The Maris children were on hand Thursday night at Yankee Stadium to see if the judge would match their father’s teacher, and Roger Maris Jr. said the family had “mixed feelings” about the judge skipping Maris’s father’s 61st mark.
“Again, we love the record. We are proud of that record,” Maris Jr. told Fox’s Ken Rosenthal. “But I think it’s inevitable, (the judge) is likely to break it at this point with the way he hits the ball, the way he’s hit the ball in the last two weeks.”
Judge, 30, is not only attacking teammates but also vying for the Triple Crown of baseball (highest hitting average, leader in home runs and RBI), and he has—in McGuire’s opinion—”putting this Yankee organization on his back” to get them in Postseason.

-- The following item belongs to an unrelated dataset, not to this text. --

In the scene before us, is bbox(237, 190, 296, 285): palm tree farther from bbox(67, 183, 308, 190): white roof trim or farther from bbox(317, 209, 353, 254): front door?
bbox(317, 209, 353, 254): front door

“Really the best player of the season, without a doubt, and he’s done it from day one,” McGuire said. “The Yankees wouldn’t be in the situation they are in right now if he didn’t do what he was doing. That’s what an MVP does. I couldn’t be happier for him.”
The judge rejected the Yankees’ offer earlier this year — a seven-year extension of $30.5 million a year, plus everything he offers in arbitration for 2022 — and is set to enter free agency. He probably won’t have a shortage of an MLB team, according to McGuire.
“He (the judge) is obviously going to be a very, very wealthy man after this season, being a free agent,” McGuire said. “There will be five to six Brinks trucks supporting his house to deliver all the money.”
When Alex Rodriguez signed a new contract with the Yankees in 2007, he also struck a marketing agreement with the club that would pay him $6 million in bonuses for every major milestone he passed – Willie Mays 660, Babe Ruth 714 and so on. But Rodriguez’s PED sins were exposed – in 2009 and again in 2013 – and home-run bonus money became a contentious issue when he returned to the Yankees after serving his 2014 season doping ban. The Yankees announced that Rodriguez will not receive this money.
The Yankees are not believed to have negotiated any kind of home-run bonus package in their latest show to Judge, although it is possible that another team could do so during the agency’s free trip. Friday’s entry, Judge has 218 career people.
McGwire was removed four years from his last MLB job, as the Padres’ bench coach, but said he still watches baseball on TV, now through the young careers of his two sons, Mason and Max. Mason McGwire, a right-handed bowler, was drafted by the Chicago Cubs earlier this year.
As for the spotlight and the lookout, McGuire said he’s satisfied with Judge watching baseball headlines now and however long the outside player’s career continues.
“I’ve never met him in person,” McGuire said of Judge, “I hope one day I will.” When the home junior record, 49, broke the record I set in 1987, the former player I coached, Matt Holliday (who was on the Yankees at 2017 when the judge got to 52 people), he made me talk to him judging me. I called him and congratulated him on breaking my own record.
“I just like the way (the judge) plays the game. Every aspect of the game,” McGuire said. “He wants to talk about the team and a good win. I totally understand that. This is what we all play for. Individual achievements come due to hard work, being in the right situation at the right time.”